I'm fighting it all. I'm fighting the music, first of all. I feel I'm a musician and as a performer, I'm very aware of what's happening to me musically when I'm on stage, aware of every note that's being played. I hear every musician, every instrument, every drumbeat, every miss, every good lick, every flat, every sharp. There's a lot going on in my head, man, and I, on top of that, have to please the audience, and it's very complex.

The audience never hears all these little goofs and things, but they aren't doing everything up out of proportion. I'm saying, "Oh, wow, that sounded terrible. That mother, I'll kill him! I'll fire him!" in my mind.

One more question: Tammi Terrell. Before she hooked up with you, was she a solo artist?
She was for a while.

How much do you know about what happened to her?
I don't know anything about what happened. And if I did, I would be willing to tell.

But it's true that the media have made . . .
Yeah, they've made monsters out of people who probably aren't responsible. I never read any accounts where I did anything detrimental to her.

Did that affect your going away from the scene?

Somewhat or a lot?

Did you maintain as a solo artist?
Yes, I did. I very rarely worked with Tammi. On a few isolated college engagements. We were very popular among students. We took ten, 15 dates a year.
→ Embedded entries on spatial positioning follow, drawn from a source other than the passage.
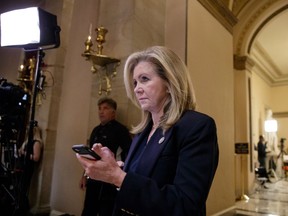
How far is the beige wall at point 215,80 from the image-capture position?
320cm

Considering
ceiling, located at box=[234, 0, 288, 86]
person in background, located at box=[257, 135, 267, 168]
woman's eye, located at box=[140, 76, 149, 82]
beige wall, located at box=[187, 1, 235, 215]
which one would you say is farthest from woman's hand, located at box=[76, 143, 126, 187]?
person in background, located at box=[257, 135, 267, 168]

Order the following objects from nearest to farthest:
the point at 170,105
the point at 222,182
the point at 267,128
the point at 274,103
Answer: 1. the point at 170,105
2. the point at 222,182
3. the point at 267,128
4. the point at 274,103

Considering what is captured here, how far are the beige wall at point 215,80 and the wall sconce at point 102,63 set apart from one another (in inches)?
38.8

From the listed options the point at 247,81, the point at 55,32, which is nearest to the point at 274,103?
the point at 247,81

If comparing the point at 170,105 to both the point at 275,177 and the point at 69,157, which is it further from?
the point at 275,177

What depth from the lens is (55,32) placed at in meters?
2.13

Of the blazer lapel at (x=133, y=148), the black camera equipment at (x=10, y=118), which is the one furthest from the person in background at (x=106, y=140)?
the blazer lapel at (x=133, y=148)

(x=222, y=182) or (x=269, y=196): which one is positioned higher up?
(x=222, y=182)

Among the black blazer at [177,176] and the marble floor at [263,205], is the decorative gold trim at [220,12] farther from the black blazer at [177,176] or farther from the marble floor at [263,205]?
the black blazer at [177,176]

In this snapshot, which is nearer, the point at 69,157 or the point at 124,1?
the point at 124,1

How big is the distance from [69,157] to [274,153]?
8328 mm

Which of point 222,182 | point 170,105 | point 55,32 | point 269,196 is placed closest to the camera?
point 170,105

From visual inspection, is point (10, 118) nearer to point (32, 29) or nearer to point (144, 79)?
point (32, 29)

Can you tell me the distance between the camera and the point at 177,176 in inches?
33.2
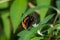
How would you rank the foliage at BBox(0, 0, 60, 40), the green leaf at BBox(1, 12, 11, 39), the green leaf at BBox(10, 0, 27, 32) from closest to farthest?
1. the foliage at BBox(0, 0, 60, 40)
2. the green leaf at BBox(10, 0, 27, 32)
3. the green leaf at BBox(1, 12, 11, 39)

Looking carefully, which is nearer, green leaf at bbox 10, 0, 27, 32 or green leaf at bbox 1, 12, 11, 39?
green leaf at bbox 10, 0, 27, 32

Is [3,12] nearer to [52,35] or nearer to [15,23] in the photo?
[15,23]

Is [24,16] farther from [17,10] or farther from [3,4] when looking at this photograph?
[3,4]

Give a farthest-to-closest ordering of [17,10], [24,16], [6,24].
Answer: [6,24], [17,10], [24,16]

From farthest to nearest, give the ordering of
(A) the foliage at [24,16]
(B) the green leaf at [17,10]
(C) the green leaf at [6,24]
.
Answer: (C) the green leaf at [6,24] < (B) the green leaf at [17,10] < (A) the foliage at [24,16]

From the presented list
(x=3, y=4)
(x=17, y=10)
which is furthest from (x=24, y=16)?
(x=3, y=4)

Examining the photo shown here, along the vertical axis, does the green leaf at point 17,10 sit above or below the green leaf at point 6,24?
above

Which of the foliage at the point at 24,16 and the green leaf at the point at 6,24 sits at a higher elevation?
the foliage at the point at 24,16

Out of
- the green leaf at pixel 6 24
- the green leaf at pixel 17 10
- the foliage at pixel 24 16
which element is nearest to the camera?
the foliage at pixel 24 16

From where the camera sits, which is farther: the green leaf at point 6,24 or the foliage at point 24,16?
the green leaf at point 6,24
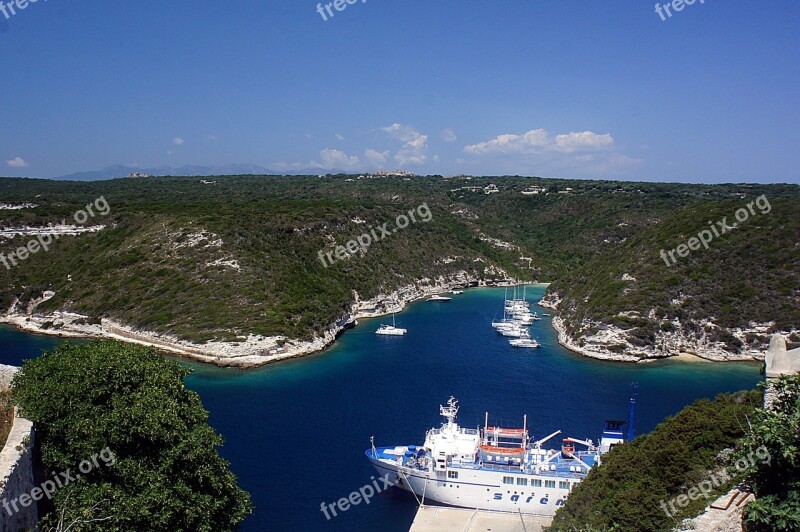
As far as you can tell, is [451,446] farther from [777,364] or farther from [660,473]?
[777,364]

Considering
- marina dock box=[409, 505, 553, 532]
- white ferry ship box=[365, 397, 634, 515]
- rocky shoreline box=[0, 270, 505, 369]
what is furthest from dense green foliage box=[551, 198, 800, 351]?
marina dock box=[409, 505, 553, 532]

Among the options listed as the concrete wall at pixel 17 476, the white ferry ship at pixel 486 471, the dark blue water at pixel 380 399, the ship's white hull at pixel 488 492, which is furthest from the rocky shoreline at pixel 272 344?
the concrete wall at pixel 17 476

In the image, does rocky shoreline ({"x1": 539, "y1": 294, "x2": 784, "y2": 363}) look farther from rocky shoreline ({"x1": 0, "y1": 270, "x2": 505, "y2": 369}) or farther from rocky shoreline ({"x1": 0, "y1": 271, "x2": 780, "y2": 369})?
rocky shoreline ({"x1": 0, "y1": 270, "x2": 505, "y2": 369})

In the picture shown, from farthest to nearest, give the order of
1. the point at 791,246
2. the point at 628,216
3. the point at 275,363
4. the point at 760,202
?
the point at 628,216 → the point at 760,202 → the point at 791,246 → the point at 275,363

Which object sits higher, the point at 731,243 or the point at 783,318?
the point at 731,243

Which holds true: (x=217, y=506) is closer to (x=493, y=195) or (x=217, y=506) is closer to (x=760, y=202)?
(x=760, y=202)

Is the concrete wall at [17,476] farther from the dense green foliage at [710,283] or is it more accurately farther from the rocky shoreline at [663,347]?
the dense green foliage at [710,283]

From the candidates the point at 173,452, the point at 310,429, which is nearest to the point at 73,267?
the point at 310,429
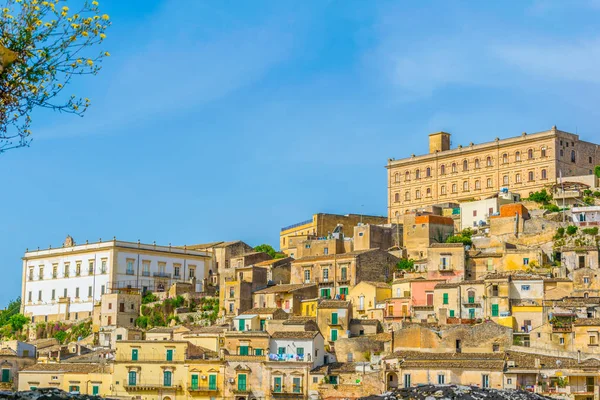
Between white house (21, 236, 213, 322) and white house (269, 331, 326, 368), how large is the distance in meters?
23.4

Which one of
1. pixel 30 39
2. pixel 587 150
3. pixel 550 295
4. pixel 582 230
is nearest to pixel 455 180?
pixel 587 150

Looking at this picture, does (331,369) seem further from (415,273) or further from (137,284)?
(137,284)

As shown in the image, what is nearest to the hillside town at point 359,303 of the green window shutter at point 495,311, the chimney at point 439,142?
the green window shutter at point 495,311

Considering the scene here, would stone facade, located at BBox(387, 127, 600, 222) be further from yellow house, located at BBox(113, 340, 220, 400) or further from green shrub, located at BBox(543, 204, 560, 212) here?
yellow house, located at BBox(113, 340, 220, 400)

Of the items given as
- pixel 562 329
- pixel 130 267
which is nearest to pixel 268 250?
pixel 130 267

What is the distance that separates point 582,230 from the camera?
68.0 m

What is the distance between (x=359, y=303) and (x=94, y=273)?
24843mm

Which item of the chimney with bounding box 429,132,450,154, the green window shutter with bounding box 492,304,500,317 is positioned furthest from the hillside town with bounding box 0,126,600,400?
the chimney with bounding box 429,132,450,154

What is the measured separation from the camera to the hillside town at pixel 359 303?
182 ft

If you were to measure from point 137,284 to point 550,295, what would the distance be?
112ft

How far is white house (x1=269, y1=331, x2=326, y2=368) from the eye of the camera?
58344 millimetres

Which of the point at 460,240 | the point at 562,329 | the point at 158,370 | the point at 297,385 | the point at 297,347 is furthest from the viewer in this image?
the point at 460,240

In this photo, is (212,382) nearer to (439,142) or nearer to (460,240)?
(460,240)

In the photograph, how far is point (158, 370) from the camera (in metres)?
60.8
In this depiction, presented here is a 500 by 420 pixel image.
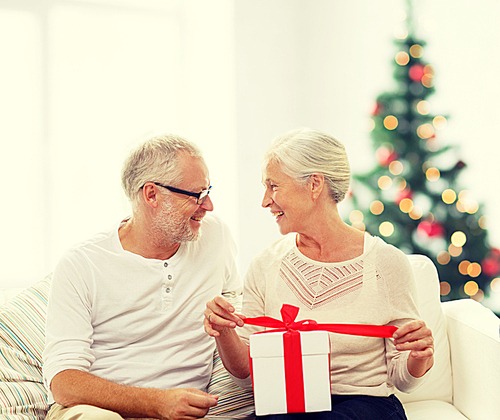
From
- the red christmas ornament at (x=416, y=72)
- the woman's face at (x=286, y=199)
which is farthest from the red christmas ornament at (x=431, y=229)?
the woman's face at (x=286, y=199)

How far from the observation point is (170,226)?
5.34 feet

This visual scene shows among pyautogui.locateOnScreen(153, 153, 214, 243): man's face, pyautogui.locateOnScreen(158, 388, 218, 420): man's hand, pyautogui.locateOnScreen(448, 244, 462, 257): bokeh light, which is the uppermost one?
pyautogui.locateOnScreen(153, 153, 214, 243): man's face

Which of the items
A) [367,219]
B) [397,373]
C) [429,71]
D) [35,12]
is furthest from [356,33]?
[397,373]

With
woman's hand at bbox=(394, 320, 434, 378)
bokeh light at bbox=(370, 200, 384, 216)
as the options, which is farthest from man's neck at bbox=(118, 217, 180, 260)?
bokeh light at bbox=(370, 200, 384, 216)

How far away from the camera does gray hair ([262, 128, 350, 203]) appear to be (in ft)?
4.89

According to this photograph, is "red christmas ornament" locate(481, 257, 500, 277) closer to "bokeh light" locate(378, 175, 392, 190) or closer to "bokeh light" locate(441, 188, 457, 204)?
"bokeh light" locate(441, 188, 457, 204)

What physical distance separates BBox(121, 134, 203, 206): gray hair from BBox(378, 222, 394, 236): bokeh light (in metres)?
1.74

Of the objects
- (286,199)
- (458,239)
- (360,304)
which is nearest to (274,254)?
(286,199)

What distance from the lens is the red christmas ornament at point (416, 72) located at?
10.0ft

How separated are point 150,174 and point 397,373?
39.1 inches

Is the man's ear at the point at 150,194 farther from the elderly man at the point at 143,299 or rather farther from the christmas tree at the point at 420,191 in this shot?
the christmas tree at the point at 420,191

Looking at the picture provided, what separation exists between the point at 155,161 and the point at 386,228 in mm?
1875

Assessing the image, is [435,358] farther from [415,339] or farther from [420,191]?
[420,191]

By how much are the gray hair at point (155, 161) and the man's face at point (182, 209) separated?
0.03 metres
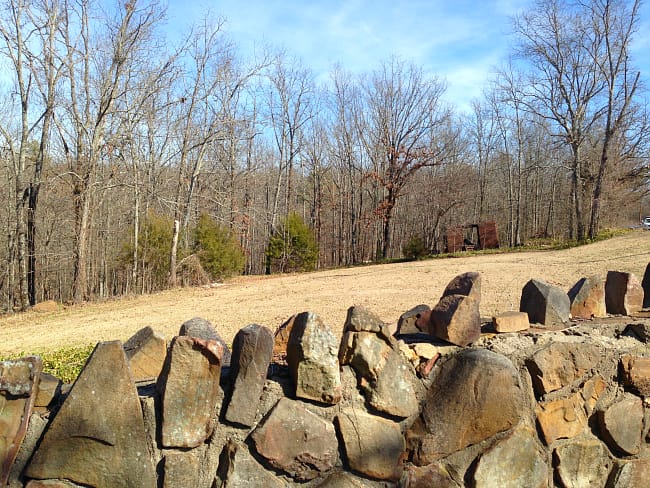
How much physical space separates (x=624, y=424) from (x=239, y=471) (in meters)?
1.37

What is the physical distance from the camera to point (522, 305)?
2082 millimetres

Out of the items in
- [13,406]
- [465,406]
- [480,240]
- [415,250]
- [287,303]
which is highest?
[480,240]

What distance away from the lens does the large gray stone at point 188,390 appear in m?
1.28

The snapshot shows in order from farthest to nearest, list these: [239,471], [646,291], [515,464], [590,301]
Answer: [646,291] → [590,301] → [515,464] → [239,471]

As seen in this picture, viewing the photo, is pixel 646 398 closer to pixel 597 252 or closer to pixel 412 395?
pixel 412 395

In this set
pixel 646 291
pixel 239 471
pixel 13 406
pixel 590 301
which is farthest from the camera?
pixel 646 291

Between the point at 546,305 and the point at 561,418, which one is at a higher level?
the point at 546,305

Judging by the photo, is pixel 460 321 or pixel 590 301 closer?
pixel 460 321

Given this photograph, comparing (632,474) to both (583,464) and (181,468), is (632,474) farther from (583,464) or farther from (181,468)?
(181,468)

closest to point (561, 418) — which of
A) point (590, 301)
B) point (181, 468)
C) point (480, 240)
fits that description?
point (590, 301)

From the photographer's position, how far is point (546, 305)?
6.29ft

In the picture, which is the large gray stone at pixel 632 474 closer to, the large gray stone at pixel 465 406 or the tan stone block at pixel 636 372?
the tan stone block at pixel 636 372

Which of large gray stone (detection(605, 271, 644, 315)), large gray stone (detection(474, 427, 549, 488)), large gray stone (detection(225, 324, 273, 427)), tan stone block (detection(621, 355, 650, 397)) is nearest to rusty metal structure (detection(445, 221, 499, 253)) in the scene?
large gray stone (detection(605, 271, 644, 315))

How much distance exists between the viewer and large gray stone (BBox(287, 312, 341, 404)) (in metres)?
1.39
Did you know about her injury? Was she suffering and still working on stage?
Um hmm . . . I'm not sure she knew how serious it was until she collapsed. In fact, I'm sure she didn't. She felt she was having headaches. She took a lot of pain medicine; she had seen several doctors, and they had said take a couple Darvons, whatever, see if it helps.

Were you serious yesterday when you said that women should be made inferior to men?
Yes, I believe that.

If you were a woman, you think you would like that?
I think I would like that.

Being domestic and subordinate?
Yes, sir. You got it, baby.

Does the wife agree with that?
Certainly not.

Are you bothered by Women's Liberation?
Generally I'm not bothered by anything. Let them liberate themselves, if they must. That's their right. And I do believe in rights. I can still think how I feel.

But that's exactly contrary to what you're saying. They want to be "liberated," and you say they should be made to be inferior.
I didn't say "made to be," but sort of "made to feel." [laughs]

You're lucky you know how to laugh at the right places.
I just lost the women of America . . . can't afford to do that, Mary. They should be liberated, if they want to be – just like the blacks. Should we give them all their rights? I think they should have them, yes . . . While they have them, make them feel a little inferior.

How can you say that?
That's the same way I feel about women.

Why should blacks, women or men, feel inferior?
Everybody's got to have a thing. I might as well join the bandwagon. That's just a little ideology: "Let's get 'em and chain 'em down now; they're getting too far."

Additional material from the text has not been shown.